■ TEXT:
He said that it was alarming that the Wahhabi movement was not under proper surveillance by the Bosnian security services.

“We do not even know the exact number of these radicals, but on top of the Wahhabi movement there are individual, smaller terrorist cells which are not exposed and which only recruit and train operatives and serve as a connection to send fighters abroad, but these structures can also be used for domestic terrorist attacks,” he said.

He said it was time for the security services in the various parts of the politically and ethnically divided country to work together.

“The security system is flawed and it needs to do much more to prevent and respond quickly. Security agencies should share data, identify potential perpetrators from that group and check reliably and act to thwart new terrorist actions,” he proposed.

Bosnian sociologist Ivan Sijakovic disagreed, however, insisting that simply leaving the security services and police to deal with Islamist militancy will not work and that society must undergo significant reform to avoid being trapped in religious divisions.

“The responsibility falls on religious, political and national [ethnic] leaders. They are always pushing for religious homogeneity. People should be told that in societies where religious identities are so dominant, they are socially and economically flawed societies,” said Sijakovic.

■ WHAT TO WORK ON:
a) Answer these questions on the passage about Islamist militancy in Bosnia:
(i) Which movement is said not to be under proper surveillance by the Bosnian security services?
(ii) What is Ivan Sijakovic's profession?
(iii) On whom does Sijakovic say the responsibility falls?
b) Reproduce word for word the part of the passage about Islamist militancy in Bosnia between "Bosnian sociologist Ivan" and "in religious divisions.", inclusive.
c) Resume the passage about Islamist militancy in Bosnia after its final sentence.

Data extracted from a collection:

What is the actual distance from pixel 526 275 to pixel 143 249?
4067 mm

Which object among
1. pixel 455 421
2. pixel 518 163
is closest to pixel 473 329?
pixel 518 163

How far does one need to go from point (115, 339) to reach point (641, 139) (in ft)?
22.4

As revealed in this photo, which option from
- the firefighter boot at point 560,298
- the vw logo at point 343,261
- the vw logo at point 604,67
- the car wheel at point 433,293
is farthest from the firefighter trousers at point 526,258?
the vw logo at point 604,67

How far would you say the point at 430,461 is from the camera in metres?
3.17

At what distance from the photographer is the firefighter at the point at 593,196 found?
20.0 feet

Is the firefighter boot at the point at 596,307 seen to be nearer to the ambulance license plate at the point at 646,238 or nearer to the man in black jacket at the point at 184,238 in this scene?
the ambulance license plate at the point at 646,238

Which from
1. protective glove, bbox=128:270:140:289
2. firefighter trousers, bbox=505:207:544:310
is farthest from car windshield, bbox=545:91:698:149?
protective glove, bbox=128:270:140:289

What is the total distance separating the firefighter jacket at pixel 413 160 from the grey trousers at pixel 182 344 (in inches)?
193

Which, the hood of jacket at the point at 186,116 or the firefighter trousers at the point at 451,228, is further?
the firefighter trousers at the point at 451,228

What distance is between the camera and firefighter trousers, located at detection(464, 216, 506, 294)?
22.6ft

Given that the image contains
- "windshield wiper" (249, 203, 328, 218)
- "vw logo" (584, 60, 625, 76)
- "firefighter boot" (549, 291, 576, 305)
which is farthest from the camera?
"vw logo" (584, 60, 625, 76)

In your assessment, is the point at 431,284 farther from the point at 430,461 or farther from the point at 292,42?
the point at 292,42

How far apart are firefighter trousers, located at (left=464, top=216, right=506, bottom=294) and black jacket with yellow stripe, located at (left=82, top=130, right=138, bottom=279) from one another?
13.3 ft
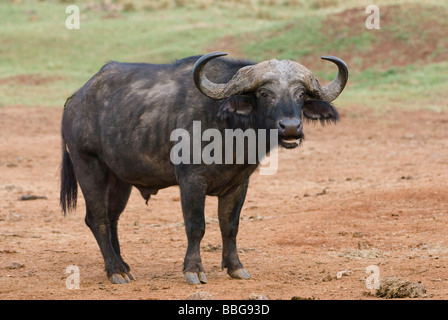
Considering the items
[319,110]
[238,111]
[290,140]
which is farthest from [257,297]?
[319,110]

...

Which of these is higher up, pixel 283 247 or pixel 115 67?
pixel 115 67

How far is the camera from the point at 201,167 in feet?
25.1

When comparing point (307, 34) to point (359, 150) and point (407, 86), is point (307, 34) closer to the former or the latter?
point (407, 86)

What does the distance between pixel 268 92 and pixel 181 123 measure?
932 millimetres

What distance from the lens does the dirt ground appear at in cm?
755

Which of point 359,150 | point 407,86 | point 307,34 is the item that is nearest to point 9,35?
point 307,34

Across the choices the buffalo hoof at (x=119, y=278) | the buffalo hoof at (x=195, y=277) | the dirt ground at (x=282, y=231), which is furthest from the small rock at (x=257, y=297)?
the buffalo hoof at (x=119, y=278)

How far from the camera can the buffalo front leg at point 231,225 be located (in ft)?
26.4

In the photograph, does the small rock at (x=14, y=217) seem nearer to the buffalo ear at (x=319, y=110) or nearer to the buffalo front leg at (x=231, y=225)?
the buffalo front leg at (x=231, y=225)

■ ACTIVITY ANSWERS:
a)
(i) The Wahhabi movement.
(ii) He is a Bosnian sociologist.
(iii) Religious, political and national (ethnic) leaders.

b)
Bosnian sociologist Ivan Sijakovic disagreed, however, insisting that simply leaving the security services and police to deal with Islamist militancy will not work and that society must undergo significant reform to avoid being trapped in religious divisions.

c)
However he said he was not very hopeful that this would happen any time soon.

“I do not see it happening in the next two decades. We are late, late, so late. We should have started right after the war,” he said.

Security expert Azinovic said that the deep social and economic problems in contemporary Bosnia and Herzegovina create fertile ground for militancy to thrive.

“We are the number one country in the world when we look at youth without jobs, which is a big problem. Young people leave to fight since there are so few opportunities to achieve something,” he said.

Lebl said that the threat of radical Islam was also holding back reconciliation and progress in the country.

“I can see that having radical Islam makes it hard for Serbs and Croats to take steps toward reconciliation. When you see what is happening with ISIS to Christians, I think it will be tough for them to reconcile. I think this is why in Bosnia the solution is talking about things, saying the truth about crimes,” Lebl said.

Young believer Husein from Sarajevo said meanwhile that he was disgusted that Islam was being linked to radicalism and violence in the country because the vast majority of Bosnians Muslims are moderates.

“Islam is a religion of peace and so is any other religion. Anyone who has studied it and tried to learn more than what he is told in a mosque at Friday prayers knows this is a pure religion - a religion which knows no violence, humiliation, insults, let alone murder, whatever the reasons,” he said.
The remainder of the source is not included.